Instructions for the task:
Copy out verbatim the lines of the records running from the line with "In this image, which of" through the last line of the records, both included.

Records excerpted from a collection:
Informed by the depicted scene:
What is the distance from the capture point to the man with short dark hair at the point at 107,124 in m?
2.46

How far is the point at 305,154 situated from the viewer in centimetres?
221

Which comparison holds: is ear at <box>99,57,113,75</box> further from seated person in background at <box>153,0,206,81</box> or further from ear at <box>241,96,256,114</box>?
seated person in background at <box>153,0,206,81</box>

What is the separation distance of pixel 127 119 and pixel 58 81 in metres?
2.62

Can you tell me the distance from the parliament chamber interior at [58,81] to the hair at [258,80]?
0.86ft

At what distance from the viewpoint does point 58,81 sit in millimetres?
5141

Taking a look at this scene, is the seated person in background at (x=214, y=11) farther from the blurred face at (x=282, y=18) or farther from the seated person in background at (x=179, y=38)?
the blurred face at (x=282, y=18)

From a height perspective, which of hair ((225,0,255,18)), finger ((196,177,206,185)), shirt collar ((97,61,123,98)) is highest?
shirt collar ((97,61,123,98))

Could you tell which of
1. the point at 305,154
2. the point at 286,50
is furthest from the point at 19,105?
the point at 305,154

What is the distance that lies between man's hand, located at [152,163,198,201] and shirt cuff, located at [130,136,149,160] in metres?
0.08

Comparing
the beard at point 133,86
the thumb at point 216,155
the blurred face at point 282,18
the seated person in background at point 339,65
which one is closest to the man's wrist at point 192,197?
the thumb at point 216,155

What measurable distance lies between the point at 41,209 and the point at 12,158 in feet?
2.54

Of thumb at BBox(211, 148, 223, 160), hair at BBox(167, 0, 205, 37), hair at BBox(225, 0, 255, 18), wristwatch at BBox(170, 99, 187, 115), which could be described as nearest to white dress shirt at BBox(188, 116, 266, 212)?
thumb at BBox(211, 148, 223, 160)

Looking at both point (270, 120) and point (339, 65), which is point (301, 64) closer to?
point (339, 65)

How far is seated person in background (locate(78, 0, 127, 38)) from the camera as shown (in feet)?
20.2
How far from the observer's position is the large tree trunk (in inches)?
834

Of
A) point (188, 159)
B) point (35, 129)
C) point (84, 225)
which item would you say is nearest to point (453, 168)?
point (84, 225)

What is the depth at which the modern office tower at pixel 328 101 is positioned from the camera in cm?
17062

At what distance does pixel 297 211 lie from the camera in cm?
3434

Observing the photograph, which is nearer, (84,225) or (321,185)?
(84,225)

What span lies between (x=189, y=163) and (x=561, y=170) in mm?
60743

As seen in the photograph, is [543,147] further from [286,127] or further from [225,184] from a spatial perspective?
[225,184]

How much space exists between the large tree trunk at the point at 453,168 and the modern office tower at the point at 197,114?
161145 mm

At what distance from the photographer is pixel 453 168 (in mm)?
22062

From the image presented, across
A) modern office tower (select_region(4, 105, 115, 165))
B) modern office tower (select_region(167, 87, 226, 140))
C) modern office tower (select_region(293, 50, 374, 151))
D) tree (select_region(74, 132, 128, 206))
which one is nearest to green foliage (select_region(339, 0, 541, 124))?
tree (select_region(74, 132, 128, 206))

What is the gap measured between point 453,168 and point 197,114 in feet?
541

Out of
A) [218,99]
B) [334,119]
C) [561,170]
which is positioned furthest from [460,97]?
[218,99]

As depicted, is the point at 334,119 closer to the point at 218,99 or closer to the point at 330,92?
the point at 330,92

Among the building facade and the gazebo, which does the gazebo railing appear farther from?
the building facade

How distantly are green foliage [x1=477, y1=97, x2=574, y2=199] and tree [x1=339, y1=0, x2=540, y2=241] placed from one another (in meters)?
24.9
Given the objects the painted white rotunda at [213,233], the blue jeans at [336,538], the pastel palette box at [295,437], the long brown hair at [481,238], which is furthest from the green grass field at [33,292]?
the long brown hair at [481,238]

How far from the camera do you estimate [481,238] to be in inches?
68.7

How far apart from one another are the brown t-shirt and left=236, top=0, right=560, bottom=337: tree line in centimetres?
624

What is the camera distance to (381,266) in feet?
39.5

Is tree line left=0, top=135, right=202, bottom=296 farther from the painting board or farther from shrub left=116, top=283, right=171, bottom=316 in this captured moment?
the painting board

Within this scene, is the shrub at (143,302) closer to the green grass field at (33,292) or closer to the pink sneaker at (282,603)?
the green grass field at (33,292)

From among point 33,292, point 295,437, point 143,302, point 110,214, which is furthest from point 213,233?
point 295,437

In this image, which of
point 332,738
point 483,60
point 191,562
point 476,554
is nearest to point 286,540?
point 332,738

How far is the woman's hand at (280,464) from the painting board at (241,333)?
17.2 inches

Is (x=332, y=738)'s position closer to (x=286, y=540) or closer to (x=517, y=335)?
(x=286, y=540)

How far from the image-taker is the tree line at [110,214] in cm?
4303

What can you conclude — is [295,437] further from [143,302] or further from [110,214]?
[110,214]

Answer to this problem:
In this image, which of
point 332,738
point 483,60
point 191,562
point 476,554
is nearest to point 286,540?
point 332,738

How far is the woman's hand at (280,464) from the painting board at (241,333)?
17.2 inches

Is (x=332, y=738)'s position closer to (x=286, y=540) or closer to (x=517, y=335)?
(x=286, y=540)

How far from the image-taker is the tree line at [110,214] in cm?
4303

What can you conclude — is [295,437] further from [143,302] or further from [110,214]?
[110,214]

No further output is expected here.